Objection 1: It would seem that respect of persons is not a sin. For the word "person" includes a reference to personal dignity [*Cf. FP, Q[29], A[3], ad 2]. Now it belongs to distributive justice to consider personal dignity. Therefore respect of persons is not a sin.

Objection 2: Further, in human affairs persons are of more importance than things, since things are for the benefit of persons and not conversely. But respect of things is not a sin. Much less, therefore, is respect of persons.

Objection 3: Further, no injustice or sin can be in God. Yet God seems to respect persons, since of two men circumstanced alike He sometimes upraises one by grace, and leaves the other in sin, according to Mat. 24:40: "Two shall be in a bed [Vulg.: 'field' [*'Bed' is the reading of Luk. 17:34], one shall be taken, and one shall be left." Therefore respect of persons is not a sin.

On the contrary, Nothing but sin is forbidden in the Divine law. Now respect of persons is forbidden, Dt. 1:17: "Neither shall you respect any man's person." Therefore respect of persons is a sin.

I answer that, Respect of persons is opposed to distributive justice. For the equality of distributive justice consists in allotting various things to various persons in proportion to their personal dignity. Accordingly, if one considers that personal property by reason of which the thing allotted to a particular person is due to him, this is respect not of the person but of the cause. Hence a gloss on Eph. 6:9, "There is no respect of persons with God [Vulg.: 'Him']," says that "a just judge regards causes, not persons." For instance if you promote a man to a professorship on account of his having sufficient knowledge, you consider the due cause, not the person; but if, in conferring something on someone, you consider in him not the fact that what you give him is proportionate or due to him, but the fact that he is this particular man (e.g. Peter or Martin), then there is respect of the person, since you give him something not for some cause that renders him worthy of it, but simply because he is this person. And any circumstance that does not amount to a reason why this man be worthy of this gift, is to be referred to his person: for instance if a man promote someone to a prelacy or a professorship, because he is rich or because he is a relative of his, it is respect of persons. It may happen, however, that a circumstance of person makes a man worthy as regards one thing, but not as regards another: thus consanguinity makes a man worthy to be appointed heir to an estate, but not to be chosen for a position of ecclesiastical authority: wherefore consideration of the same circumstance of person will amount to respect of persons in one matter and not in another. It follows, accordingly, that respect of persons is opposed to distributive justice in that it fails to observe due proportion. Now nothing but sin is opposed to virtue: and therefore respect of persons is a sin.

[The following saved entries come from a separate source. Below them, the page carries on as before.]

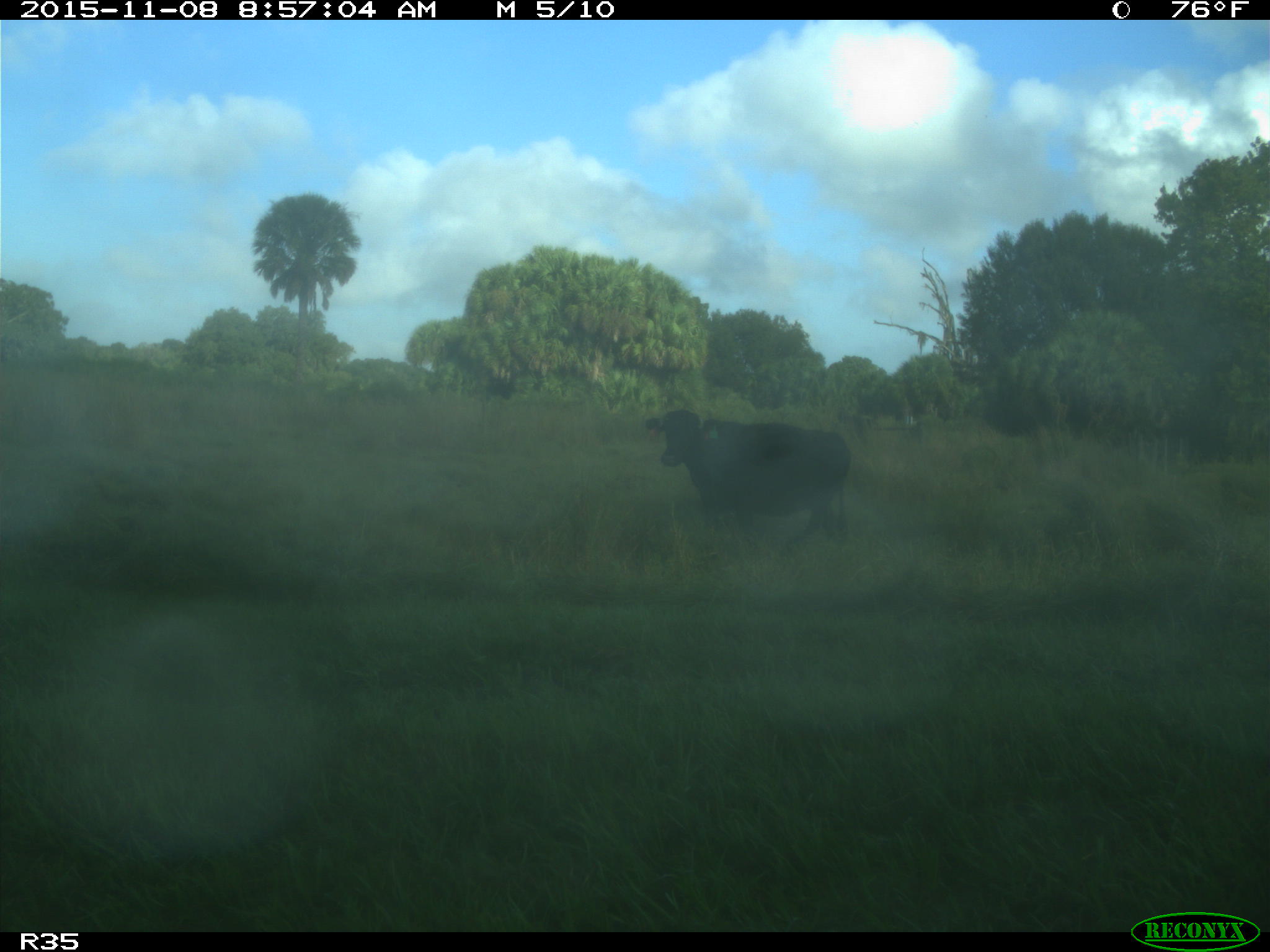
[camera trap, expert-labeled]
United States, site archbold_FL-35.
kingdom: Animalia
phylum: Chordata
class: Mammalia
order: Artiodactyla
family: Bovidae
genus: Bos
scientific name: Bos taurus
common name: domestic cow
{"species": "Bos taurus (domestic cow)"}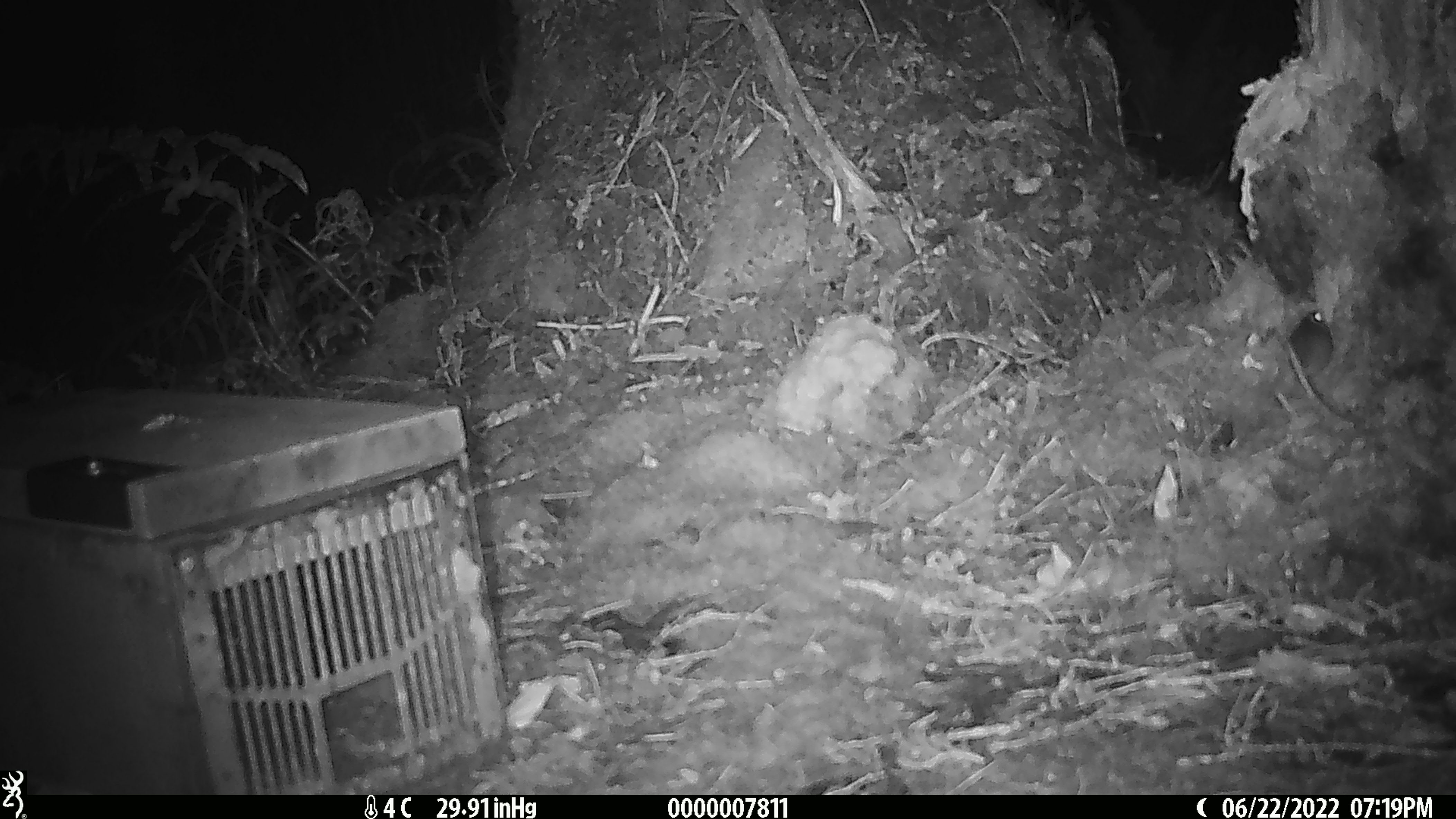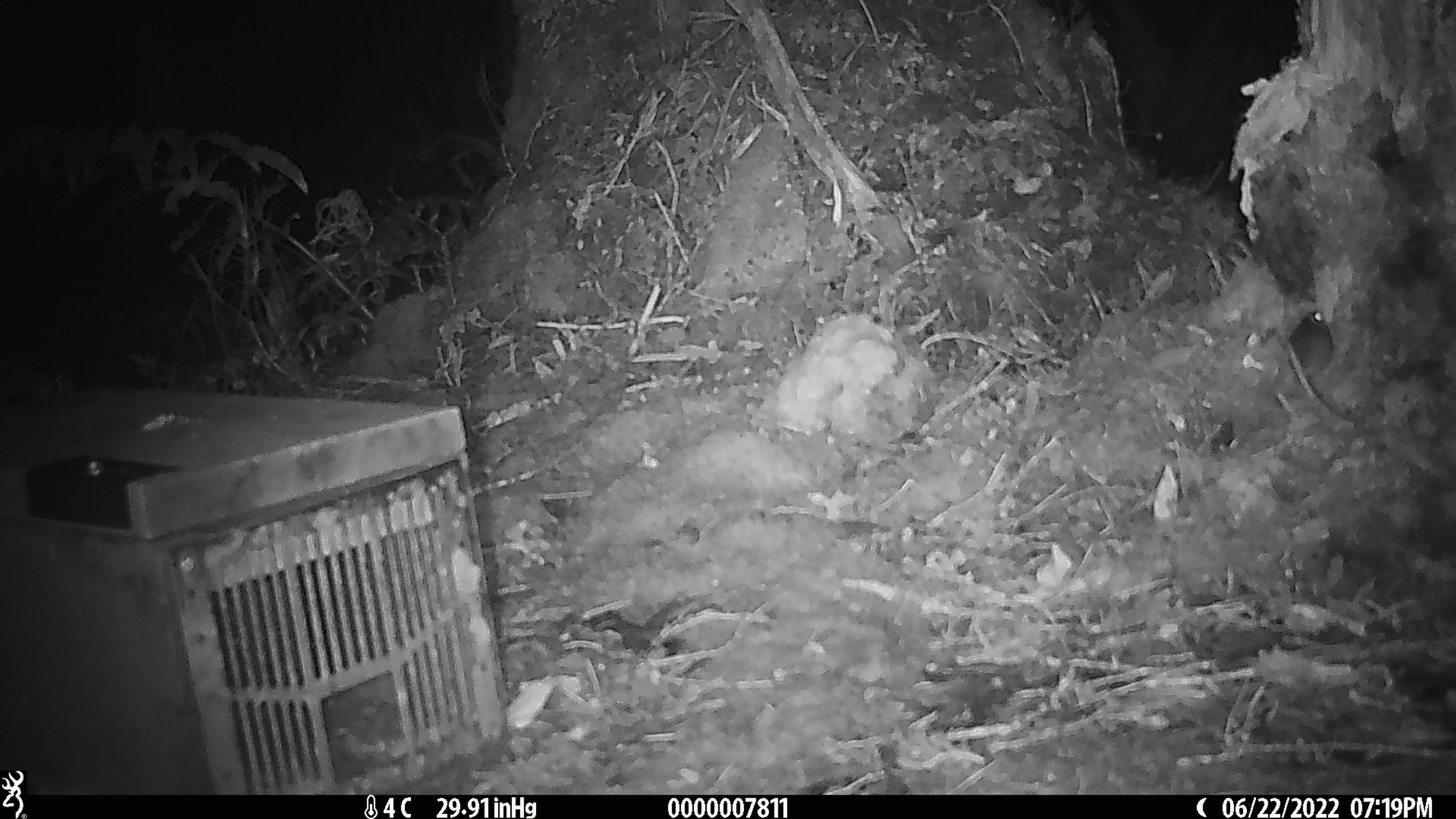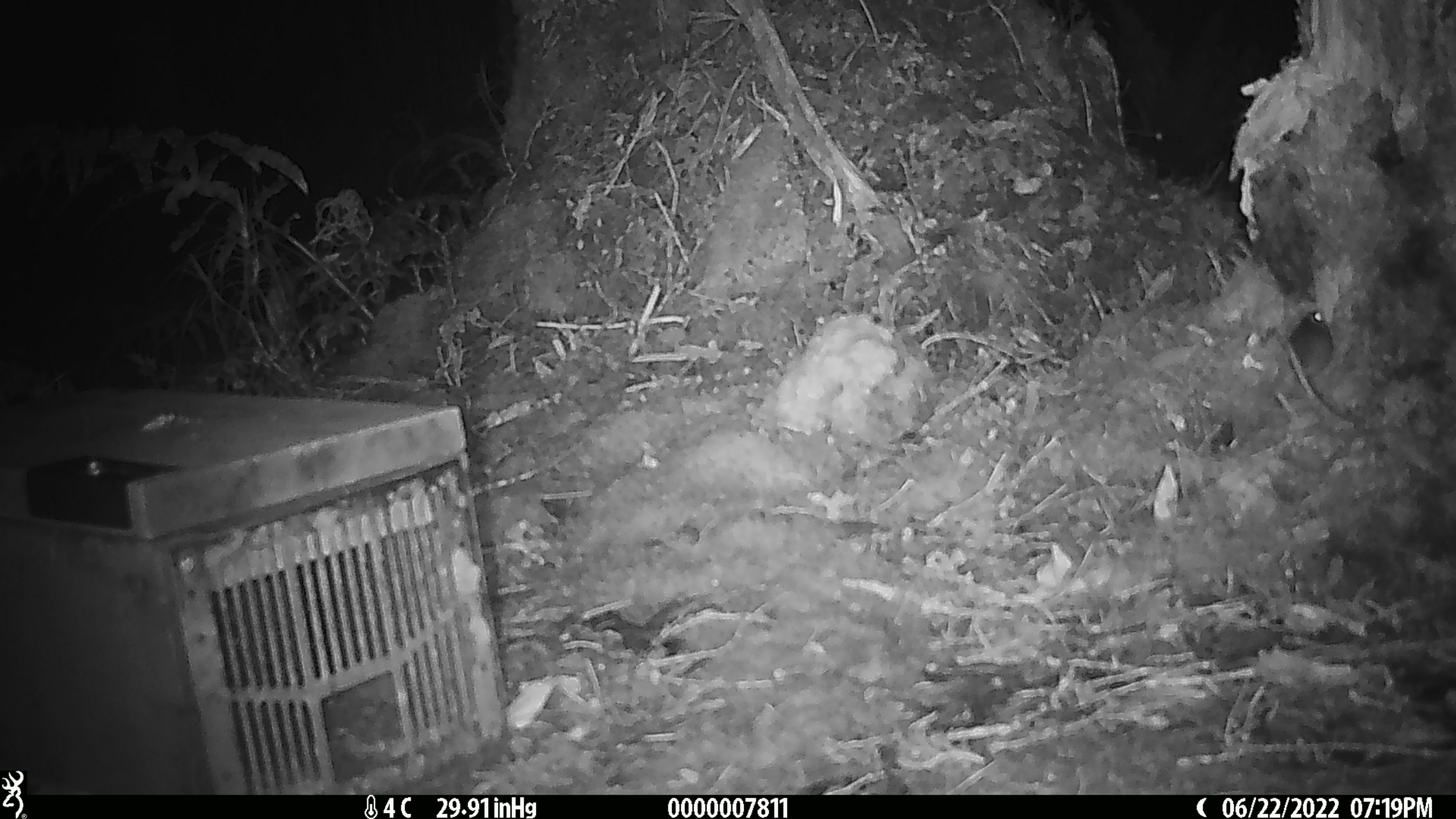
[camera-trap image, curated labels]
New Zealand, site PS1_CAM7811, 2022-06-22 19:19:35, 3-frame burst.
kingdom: Animalia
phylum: Chordata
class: Mammalia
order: Rodentia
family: Muridae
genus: Mus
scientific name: Mus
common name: mouse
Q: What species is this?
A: Mouse (Mus).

Reply to Objection 1: In distributive justice we consider those circumstances of a person which result in dignity or right, whereas in respect of persons we consider circumstances that do not so result.

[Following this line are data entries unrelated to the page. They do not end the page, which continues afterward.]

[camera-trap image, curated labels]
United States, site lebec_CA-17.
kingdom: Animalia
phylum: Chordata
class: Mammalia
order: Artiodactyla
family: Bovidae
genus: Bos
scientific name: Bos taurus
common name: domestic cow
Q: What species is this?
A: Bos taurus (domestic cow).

Reply to Objection 2: Persons are rendered proportionate to and worthy of things which are distributed among them, by reason of certain things pertaining to circumstances of person, wherefore such conditions ought to be considered as the proper cause. But when we consider the persons themselves, that which is not a cause is considered as though it were; and so it is clear that although persons are more worthy, absolutely speaking, yet they are not more worthy in this regard.

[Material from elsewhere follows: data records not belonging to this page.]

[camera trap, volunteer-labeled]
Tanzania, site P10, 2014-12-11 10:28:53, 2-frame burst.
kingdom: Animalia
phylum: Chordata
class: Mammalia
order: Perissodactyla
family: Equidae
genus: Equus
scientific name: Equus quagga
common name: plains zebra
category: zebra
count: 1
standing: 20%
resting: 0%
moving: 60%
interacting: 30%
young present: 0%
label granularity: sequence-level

Reply to Objection 3: There is a twofold giving. one belongs to justice, and occurs when we give a man his due: in such like givings respect of persons takes place. The other giving belongs to liberality, when one gives gratis that which is not a man's due: such is the bestowal of the gifts of grace, whereby sinners are chosen by God. In such a giving there is no place for respect of persons, because anyone may, without injustice, give of his own as much as he will, and to whom he will, according to Mat. 20:14,15, "Is it not lawful for me to do what I will? . . . Take what is thine, and go thy way."